Luke was staring at her, his eyes wide as dinner plates, and his complexion washed out under his tan. “What is this?”

 

“The information that was on the USB drive you showed me the last time we spoke,” she said. “Don’t ask me how I got it, because I will lie to you. There’s something going on. We didn’t know what it was, and we didn’t know who to trust, so we were keeping information to ourselves, but that time has passed.” She swallowed hard. “The consequences are too great. You need to take this away from him,” she said. She didn’t look at Alex or point at him, but she knew that Luke understood what she was saying. “He can’t handle this now. We never could, but we thought we could find a more complete picture, show you that we weren’t involved, and show you who was.” She shook her head.

 

She could feel the air tighten. Alex’s anger was icy cold and washed over her in frigid waves of fury; Luke was carefully avoiding looking at either of them.
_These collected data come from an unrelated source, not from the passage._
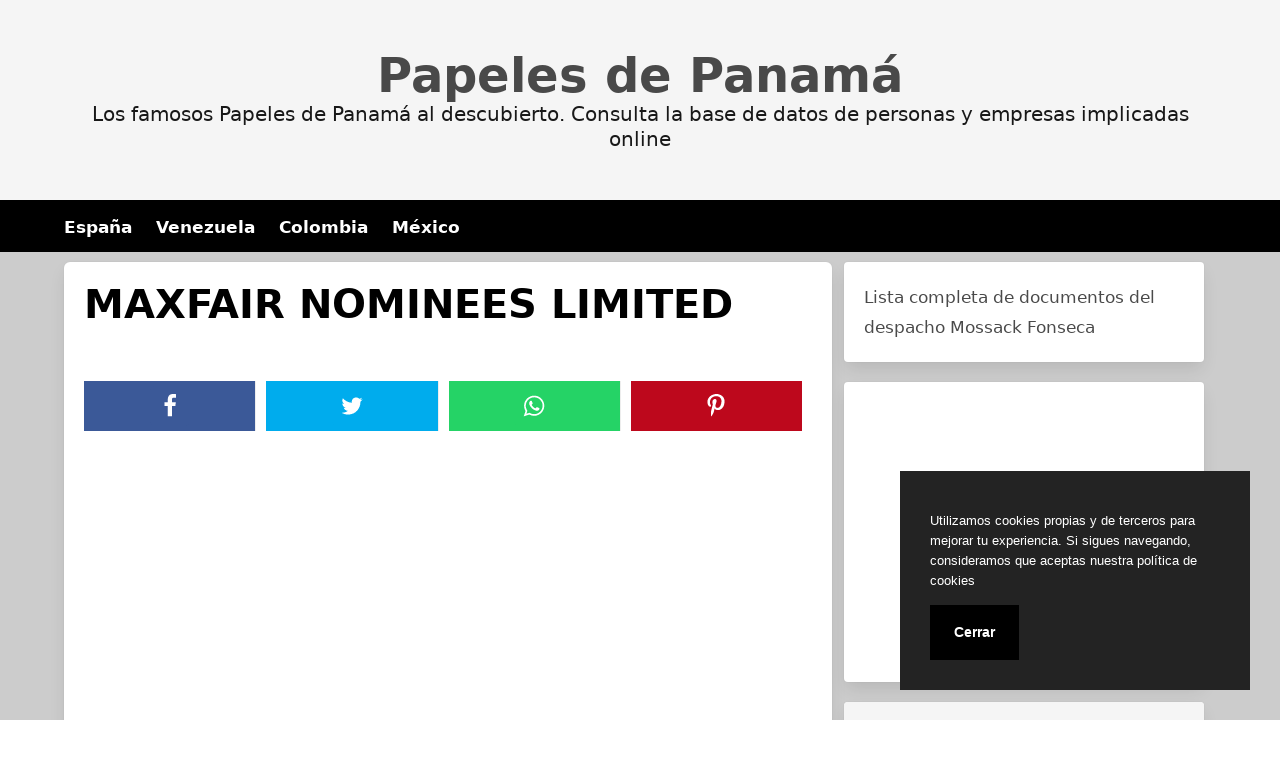

--- FILE ---
content_type: text/html; charset=utf-8
request_url: https://www.google.com/recaptcha/api2/aframe
body_size: 267
content:
<!DOCTYPE HTML><html><head><meta http-equiv="content-type" content="text/html; charset=UTF-8"></head><body><script nonce="5SmpQm_D6Ov5io_Sj3DbKA">/** Anti-fraud and anti-abuse applications only. See google.com/recaptcha */ try{var clients={'sodar':'https://pagead2.googlesyndication.com/pagead/sodar?'};window.addEventListener("message",function(a){try{if(a.source===window.parent){var b=JSON.parse(a.data);var c=clients[b['id']];if(c){var d=document.createElement('img');d.src=c+b['params']+'&rc='+(localStorage.getItem("rc::a")?sessionStorage.getItem("rc::b"):"");window.document.body.appendChild(d);sessionStorage.setItem("rc::e",parseInt(sessionStorage.getItem("rc::e")||0)+1);localStorage.setItem("rc::h",'1764108516364');}}}catch(b){}});window.parent.postMessage("_grecaptcha_ready", "*");}catch(b){}</script></body></html>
He picked up the papers and began to flip through them. “Is this everything on the drive?” He asked in a flawlessly neutral tone.

 

“No,” Zoey said. “But that version of the drive is unencrypted. Be careful with it. I was warned that it could be used to track me.”

 

Luke’s eyes turned to Alex’s, and Zoey saw so much pain on the man’s face. “Why didn’t you bring me in on this,” he asked Alex. “Why didn’t you trust me?”

 

Alex stared back, so much hurt and pain in his own expression. “Would you have trusted yourself? Knowing what was at stake if you were wrong, would you have trusted anyone?”

 

Anger rose on Luke’s face, but it was carefully controlled. “I count four bodies, Alex. It seems like the stakes already got way too high for one man to try and handle on his own.”

 

Zoey shrank into her seat as the two men tried furiously to glare each other to death. There was a part of her that wanted to jump in between them and wave her hands around, demanding that they pay attention to her and not each other. They looked like they might leap at each other in any moment. She should stop them; she should try and divert the attention away from the anger and the bitterness.

 

She stayed exactly where she was.

 

“Did this have anything to do with your mother?” Luke asked. “I assume that’s who you were trying to protect.”

 

Alex’s jaw worked, and after a moment, he stood. “Zoey, it’s time for us to go. Luke, feel free to contact my lawyers, and we’ll arrange a meeting. We will, of course, cooperate fully with any investigation into—” his voice hitched, “my sister’s death. As for what we know about the others,” he gestured at the pile of paperwork that graced the anonymous desk. “You know everything we do.”